Mein Vorschlag für diese Goldene Regel ist „gewinnen und gewinnen helfen“. Und um sie praktisch umzusetzen: Fang auf freundliche und aufgeschlossene Art und Weise an. Wenn es ein paar Missverständnisse gibt, sei nachsichtig. Und dann ist „wie du mir, so ich dir“ im besten Sinne positiv verstärkt wie auch angemessen negativ Grenzen setzend vollkommen angebracht. Langfristig ist das eine Strategie, von der du selbst und wir alle tatsächlich profitieren.

Denn unser Problem sollte nicht sein, dass wir über das Verhalten von Empathie-befreiten Menschen das Vertrauen in Menschen an sich verlieren, sondern das Anerkennen der Lösung, dass wir uns aktiv bemühen müssen, unsere Umwelt so zu gestalten, dass sie Vertrauen fördert.

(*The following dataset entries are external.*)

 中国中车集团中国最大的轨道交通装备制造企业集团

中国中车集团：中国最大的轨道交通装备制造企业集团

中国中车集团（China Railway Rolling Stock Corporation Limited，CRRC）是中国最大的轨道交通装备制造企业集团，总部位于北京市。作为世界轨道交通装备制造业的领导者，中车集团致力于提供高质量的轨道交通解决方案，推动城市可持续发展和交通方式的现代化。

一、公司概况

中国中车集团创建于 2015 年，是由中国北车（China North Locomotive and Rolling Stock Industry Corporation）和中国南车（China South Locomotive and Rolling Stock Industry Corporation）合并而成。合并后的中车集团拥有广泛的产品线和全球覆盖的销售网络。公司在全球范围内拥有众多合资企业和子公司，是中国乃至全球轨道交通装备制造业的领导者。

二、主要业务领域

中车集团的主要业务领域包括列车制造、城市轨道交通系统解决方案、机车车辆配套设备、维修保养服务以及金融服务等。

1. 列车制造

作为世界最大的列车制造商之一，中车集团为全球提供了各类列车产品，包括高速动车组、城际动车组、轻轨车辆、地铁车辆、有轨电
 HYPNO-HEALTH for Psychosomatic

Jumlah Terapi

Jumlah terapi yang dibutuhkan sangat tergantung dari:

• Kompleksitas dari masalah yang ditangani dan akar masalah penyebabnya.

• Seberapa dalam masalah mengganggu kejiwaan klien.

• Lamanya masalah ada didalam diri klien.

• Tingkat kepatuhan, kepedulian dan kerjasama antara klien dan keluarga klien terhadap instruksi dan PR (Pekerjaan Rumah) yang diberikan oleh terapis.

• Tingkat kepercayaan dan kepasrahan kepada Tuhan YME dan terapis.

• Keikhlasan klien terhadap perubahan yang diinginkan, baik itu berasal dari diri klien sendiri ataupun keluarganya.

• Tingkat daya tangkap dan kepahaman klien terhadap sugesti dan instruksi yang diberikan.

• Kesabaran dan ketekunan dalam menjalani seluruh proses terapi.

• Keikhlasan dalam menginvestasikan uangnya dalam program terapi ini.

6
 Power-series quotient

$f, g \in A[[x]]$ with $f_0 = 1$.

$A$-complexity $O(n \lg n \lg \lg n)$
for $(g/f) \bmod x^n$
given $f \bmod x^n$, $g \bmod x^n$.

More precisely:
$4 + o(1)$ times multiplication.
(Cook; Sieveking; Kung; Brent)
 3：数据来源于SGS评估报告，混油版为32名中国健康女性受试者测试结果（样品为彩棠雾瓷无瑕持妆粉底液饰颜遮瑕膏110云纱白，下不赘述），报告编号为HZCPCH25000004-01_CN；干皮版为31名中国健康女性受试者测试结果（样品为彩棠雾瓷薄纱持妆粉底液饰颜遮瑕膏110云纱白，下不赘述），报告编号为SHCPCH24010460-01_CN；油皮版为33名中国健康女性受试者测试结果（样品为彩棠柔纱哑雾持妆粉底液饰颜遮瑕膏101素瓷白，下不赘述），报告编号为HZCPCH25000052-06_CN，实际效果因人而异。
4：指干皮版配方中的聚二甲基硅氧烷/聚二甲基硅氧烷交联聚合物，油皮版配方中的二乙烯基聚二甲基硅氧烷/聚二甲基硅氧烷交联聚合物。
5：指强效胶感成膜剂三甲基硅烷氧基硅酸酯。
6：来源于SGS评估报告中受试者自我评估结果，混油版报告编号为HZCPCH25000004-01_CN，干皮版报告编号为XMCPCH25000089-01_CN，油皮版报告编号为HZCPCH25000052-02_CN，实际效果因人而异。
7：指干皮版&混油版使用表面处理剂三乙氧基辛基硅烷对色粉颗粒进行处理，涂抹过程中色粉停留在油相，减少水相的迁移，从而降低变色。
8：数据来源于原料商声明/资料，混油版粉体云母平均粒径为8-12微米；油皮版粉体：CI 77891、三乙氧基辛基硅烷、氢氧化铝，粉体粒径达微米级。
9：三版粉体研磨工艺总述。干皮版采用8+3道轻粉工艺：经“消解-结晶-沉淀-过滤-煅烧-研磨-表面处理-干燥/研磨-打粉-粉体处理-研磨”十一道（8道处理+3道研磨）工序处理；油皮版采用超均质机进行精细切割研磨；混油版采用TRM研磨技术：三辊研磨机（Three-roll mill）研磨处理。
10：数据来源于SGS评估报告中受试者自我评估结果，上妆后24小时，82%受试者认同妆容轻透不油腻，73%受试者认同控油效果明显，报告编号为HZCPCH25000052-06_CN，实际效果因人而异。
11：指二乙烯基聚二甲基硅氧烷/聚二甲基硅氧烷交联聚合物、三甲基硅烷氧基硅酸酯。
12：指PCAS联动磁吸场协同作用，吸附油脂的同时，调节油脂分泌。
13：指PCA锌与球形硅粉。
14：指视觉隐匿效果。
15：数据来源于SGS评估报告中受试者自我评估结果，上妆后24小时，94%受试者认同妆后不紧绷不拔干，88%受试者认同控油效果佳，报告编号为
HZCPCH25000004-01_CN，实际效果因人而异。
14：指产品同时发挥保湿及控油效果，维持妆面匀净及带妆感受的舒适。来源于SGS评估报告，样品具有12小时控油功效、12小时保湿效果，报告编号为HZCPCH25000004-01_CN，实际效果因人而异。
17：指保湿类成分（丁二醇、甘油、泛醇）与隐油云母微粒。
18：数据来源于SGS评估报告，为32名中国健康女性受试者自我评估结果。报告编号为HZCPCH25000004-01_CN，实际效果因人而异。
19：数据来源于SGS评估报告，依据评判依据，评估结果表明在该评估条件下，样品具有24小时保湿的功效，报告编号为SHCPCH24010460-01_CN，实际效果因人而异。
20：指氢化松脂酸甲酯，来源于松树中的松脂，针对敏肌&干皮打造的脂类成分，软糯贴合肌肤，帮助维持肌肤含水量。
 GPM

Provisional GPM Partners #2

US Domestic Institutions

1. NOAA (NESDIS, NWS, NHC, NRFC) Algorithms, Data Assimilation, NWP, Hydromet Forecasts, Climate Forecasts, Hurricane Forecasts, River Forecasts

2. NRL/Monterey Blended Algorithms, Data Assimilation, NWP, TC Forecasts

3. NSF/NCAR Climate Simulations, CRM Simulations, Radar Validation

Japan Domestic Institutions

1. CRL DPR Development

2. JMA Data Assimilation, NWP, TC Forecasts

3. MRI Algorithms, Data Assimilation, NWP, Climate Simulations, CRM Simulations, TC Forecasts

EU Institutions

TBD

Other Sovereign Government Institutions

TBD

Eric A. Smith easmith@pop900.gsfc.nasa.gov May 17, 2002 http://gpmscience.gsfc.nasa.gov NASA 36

Wir sind unsere gegenseitige Umwelt, und aus der sehr kurzfristigen Sicht von jeder-gegen-jeden-Menschen bestimmt das Spiel die Spieler:innen. Allerdings sind es langfristig alle Menschen, die das Spiel bestimmen.

Es stimmt: Du musst dich unbedingt um dich selbst kümmern, das ist wichtig. Denn wenn du das nicht tust, kannst du anderen nicht helfen zu gewinnen. Und dann tu das auch.